Hungarian Night-O Championships 2010
2010.05.09. 19:10
The Hungarian Night-O Championships were held last night near Ruzsa. Although, the setting was beautiful, I came home very disappointed. In fact, I did an OK race, quite good to my standards, but I was feeling empty. The most exciting minutes of my race were spent analysing the battery status of my lamp. Will it hold on the whole 14,3 km or should I make a pit stop to change the lamp at the public control at 54% of the course. At the end, I opted to stay with what I had (my SILVA 480), and in fact we managed to scrape through the woods. I was very pleased with the lamp after all the disappointment, I had wit her. I finished 15th out of 29 finishers, a massive 27 minutes behind. I had about 15 minutes of mistakes, and I made four larger errors. I fought 85% of my course on my own. I also managed to narrowly edge out some tough competition, like Oszi (7 seconds), Vöcsök and Antal András, by around a minute each.
But OK, this has really been a fairy tale story so far, what has gone wrong?
Last year, I was the course setter for the Night-O Champs. I was widely criticised for courses, that were deemed too tough and long. On the contrary, a few people said, that it was great, it offered really challenging orienteering at last. In fact, that was my plan - to offer some real orienteering.

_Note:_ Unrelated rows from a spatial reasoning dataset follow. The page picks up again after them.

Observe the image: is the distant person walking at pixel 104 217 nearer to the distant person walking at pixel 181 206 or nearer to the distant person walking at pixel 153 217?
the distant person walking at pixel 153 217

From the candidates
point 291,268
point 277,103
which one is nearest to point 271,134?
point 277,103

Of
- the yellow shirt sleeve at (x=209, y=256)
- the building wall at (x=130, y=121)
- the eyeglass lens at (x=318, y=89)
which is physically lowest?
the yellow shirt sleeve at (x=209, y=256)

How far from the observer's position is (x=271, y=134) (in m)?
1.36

Yesterday, I didn't get this feeling of real orienteering. The terrain was very straightforward with the usual flat forest. I never liked to run in forests like these. The roads were very fast, even after 100 minutes of running, I was still averaging under 4-minute kms on the roads (btw. I was flying in my INOV-8 X-Talon 212s). It was almost always faster to go around on roads, than going over the forest. This made the race very easy, even for a very bad night runner, like me. The terrain and the course didn't give me the challenges I was looking for, so I had to look for them elsewhere. That's why, I was thinking a lot about my lamp, of my shape and form (whether it will last) and also that's why I went over some rough forest a couple of times, just to give myself some mental challenge. To be honest, it was boring. Obviously, I can't remember the last time, I was this bored during a serious orienteering course.

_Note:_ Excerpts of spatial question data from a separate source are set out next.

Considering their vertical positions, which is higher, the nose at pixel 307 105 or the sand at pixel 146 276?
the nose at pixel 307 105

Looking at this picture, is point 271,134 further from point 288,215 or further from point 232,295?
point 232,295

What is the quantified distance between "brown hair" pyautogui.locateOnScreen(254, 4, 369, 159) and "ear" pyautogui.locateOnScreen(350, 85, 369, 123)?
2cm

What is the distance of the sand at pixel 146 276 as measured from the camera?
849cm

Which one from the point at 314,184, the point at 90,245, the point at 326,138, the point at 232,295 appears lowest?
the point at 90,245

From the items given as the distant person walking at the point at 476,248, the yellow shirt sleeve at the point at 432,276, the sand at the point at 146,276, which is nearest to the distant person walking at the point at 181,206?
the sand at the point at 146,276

So what was the problem? In my mind, course setting was a bigger problem, than the terrain itself. I have never planned a competition course on such flat terrain, and even last night, I wasn't sure, whether an improvement was possible or not, but now I have a very clear vision about it. Yes, it can be improved. By a lot.
The problem with courses in the plains in Hungary is that we get very much the same all the time. This means mostly middle-length legs, with no change of tempo. You are just grinding and grinding and grinding... and then you finish. Boring. So how is it possible to improve all this stuff?
- break the rhythm! Use very short legs (2-3-4 after each other) + very long legs (up to 3 kms).
- use as difficult control locations as possible. Forget about white forests and think of green, more than ever! This map would have offered some great possibilities for hidden controls, but it just never happened really.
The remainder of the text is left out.